L’opération de transformation du site de Porcheville a été permise grâce au partenariat entre la région Île-de-France et le producteur d’électricité. Mais aucun des deux partenaires ne souhaite évoquer de chiffre précis, même si des murmures annoncent plus de 6 millions d’euros au total. Seule information, la création d’une société d’économie mixte – une société anonyme dont le capital est majoritairement détenu par une ou plusieurs personnes publiques avec un plafonnement de 85 % dudit capital – qui permettra une prise de participation financière à hauteur de 20 % maximum. « Le projet de Porcheville nous a permis d’y penser, détaille Yann Wehrling, il y a effectivement besoin d’avoir de l’argent public pas seulement en tant que subvention mais aussi pour de la prise de participation dans des projets qui ont besoin de fonds et de capitaux. »

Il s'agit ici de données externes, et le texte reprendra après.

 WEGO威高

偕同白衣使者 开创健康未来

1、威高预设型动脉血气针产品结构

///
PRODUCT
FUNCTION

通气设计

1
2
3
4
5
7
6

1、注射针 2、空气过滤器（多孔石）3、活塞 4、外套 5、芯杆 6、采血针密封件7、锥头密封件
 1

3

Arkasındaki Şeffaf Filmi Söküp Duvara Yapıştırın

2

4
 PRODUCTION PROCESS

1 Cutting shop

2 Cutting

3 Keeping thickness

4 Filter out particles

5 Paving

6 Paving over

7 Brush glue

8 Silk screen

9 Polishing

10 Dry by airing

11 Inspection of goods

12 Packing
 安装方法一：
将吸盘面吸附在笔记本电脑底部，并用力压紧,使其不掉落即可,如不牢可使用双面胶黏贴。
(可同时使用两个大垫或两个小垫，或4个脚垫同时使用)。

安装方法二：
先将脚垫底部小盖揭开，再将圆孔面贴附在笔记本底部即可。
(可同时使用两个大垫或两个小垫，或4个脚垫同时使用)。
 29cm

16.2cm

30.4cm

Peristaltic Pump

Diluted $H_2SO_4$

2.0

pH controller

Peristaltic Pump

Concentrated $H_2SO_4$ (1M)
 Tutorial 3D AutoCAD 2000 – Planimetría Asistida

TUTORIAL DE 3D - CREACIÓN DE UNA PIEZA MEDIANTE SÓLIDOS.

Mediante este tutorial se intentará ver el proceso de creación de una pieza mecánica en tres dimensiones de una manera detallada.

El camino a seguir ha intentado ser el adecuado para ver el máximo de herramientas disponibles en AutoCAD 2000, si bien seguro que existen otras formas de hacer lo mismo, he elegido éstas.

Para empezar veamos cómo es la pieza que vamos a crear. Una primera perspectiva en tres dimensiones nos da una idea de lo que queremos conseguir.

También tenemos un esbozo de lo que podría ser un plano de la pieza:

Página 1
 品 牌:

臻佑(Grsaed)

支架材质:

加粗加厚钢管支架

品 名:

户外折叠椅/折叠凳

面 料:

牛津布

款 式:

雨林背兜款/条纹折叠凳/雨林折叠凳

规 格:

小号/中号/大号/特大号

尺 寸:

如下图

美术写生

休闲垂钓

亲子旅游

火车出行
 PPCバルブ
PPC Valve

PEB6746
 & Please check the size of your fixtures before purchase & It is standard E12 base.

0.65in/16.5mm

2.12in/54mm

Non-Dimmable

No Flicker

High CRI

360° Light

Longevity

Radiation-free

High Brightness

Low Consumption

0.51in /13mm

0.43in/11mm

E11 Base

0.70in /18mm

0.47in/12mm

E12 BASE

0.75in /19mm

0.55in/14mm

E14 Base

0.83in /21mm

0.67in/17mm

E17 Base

Le vice-président rassure toutefois les sociétés habituées à effectuer de l’investissement, la Région n’a pas vocation à se substituer à eux car elle ne se focalisera pas sur le caractère rentable : « L’innovation sera le plus important, surtout s’ils participent à une politique générale comme l’implantation d’énergie renouvelable en IDF. » Nonobstant, l’instance régionale pourrait bien recevoir des bénéfices à terme. « Mais ils réalimenteront le fonds pour réinvestir directement derrière, précise Yann Wehrling, c’est une amorce pour d’autres projets ».
En effet, la Région souhaite diversifier les énergies propres dans les Yvelines. D’après plusieurs études, la France bénéficierait d’un potentiel géothermique unique au monde et notre département ne ferait pas figure d’exception. Une étude prospective a été lancée afin d’établir des futurs sites. De plus, avec la collecte des biodéchets, la méthanisation agricole pourrait connaître un véritable essor. L’institution dirigée par Valérie Pécresse surveille également les avancées sur l’utilisation de l’hydrogène.
Les travaux de la future centrale photovoltaïque devraient débuter fin 2025. Actuellement, EDF Renouvelables réalise plusieurs études afin de mieux connaître les différents enjeux de la biodiversité locale. L’entrée en service est prévue pour le dernier trimestre 2026. Et l’ère des deux tours du Mantois sera définitivement révolue.